▶ **What to work on**
- 1) In the Husker article, what score did Minnesota beat Nebraska by last season?
- 2) Copy everything in the Husker article from "That’s a generous" down to "TCF Bank stadium." word for word.
- 3) Carry on writing the Husker article from its last sentence onward.

▶ **Text segment**
--- START ---
The scoreboard read 39-0 Wolverines. By then, Scott Frost knew the writing was on the wall. “The game was already over at halftime,” a solemn Frost said after the game.

That’s a generous analysis of the situation. The game was actually over the very second after quarterback Adrian Martinez threw his first interception. The scoreboard didn’t show it, but the play on the field did.

However, you don’t need to dust off your old media guides to recall the last time the Huskers played this poorly. Just last season, Nebraska was walloped by Ohio State 56 to 14. Then just a few weeks later, Minnesota handed the Huskers a humiliating 54-21 defeat in TCF Bank stadium.

Also, not to mention the fact that the Iowa Hawkeyes came into Memorial Stadium and spanked Nebraska 56-14 in a rivalry game that was over before it started. If you go back to 2016, the Huskers were smacked around by Ohio State 62-3 in the second largest margin of defeat in program history, on prime time T.V.

The point is not to make excuses for this coaching staff, but after only three games, it would be nothing short of total lunacy to pin this all on Frost and company. Most fans seem to understand that, but what has been more befuddling to watch is the team seemingly regress in front of our very eyes.

It may be tired to trot out the “Rome wasn’t built in a day” excuse, but it’s hard to think of another explanation for what is occurring here with this football team. This is still largely the same Husker team that seeped points left and right under the previous administration.
--- END ---
▶ **Material provided**
--- START ---
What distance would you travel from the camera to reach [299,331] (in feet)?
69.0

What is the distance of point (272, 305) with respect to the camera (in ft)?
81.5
--- END ---
▶ **Answers to the exercises**
- 1) 54-21

- 2)
That’s a generous analysis of the situation. The game was actually over the very second after quarterback Adrian Martinez threw his first interception. The scoreboard didn’t show it, but the play on the field did.

However, you don’t need to dust off your old media guides to recall the last time the Huskers played this poorly. Just last season, Nebraska was walloped by Ohio State 56 to 14. Then just a few weeks later, Minnesota handed the Huskers a humiliating 54-21 defeat in TCF Bank stadium.

- 3)
There’s been a lot of talk about “culture” and “identity” lately. Frankly, it’s been nauseating at times. This point was accentuated when a video from last Monday’s press conference of Tanner Farmer urging that his fellow teammates “buy in” to the program went viral.

Though some found Farmer’s speech inspiring, others found it a sign of imminent discord within the Husker locker room. Nothing could be further from the truth.

“There’s nobody jumping off the ship,” Frost said after the Michigan game. “Now, [as far as] getting 100% commitment to making themselves the best they can be, I haven’t seen that yet.”

Frost is right. It isn’t a matter of groups of players not “buying in” to the program (is anyone seriously still pining for the Mike Riley era?). It’s a matter of shepherding in a new era, and the growing pains that come with it. In other words, it’s not time to get off the ride just yet.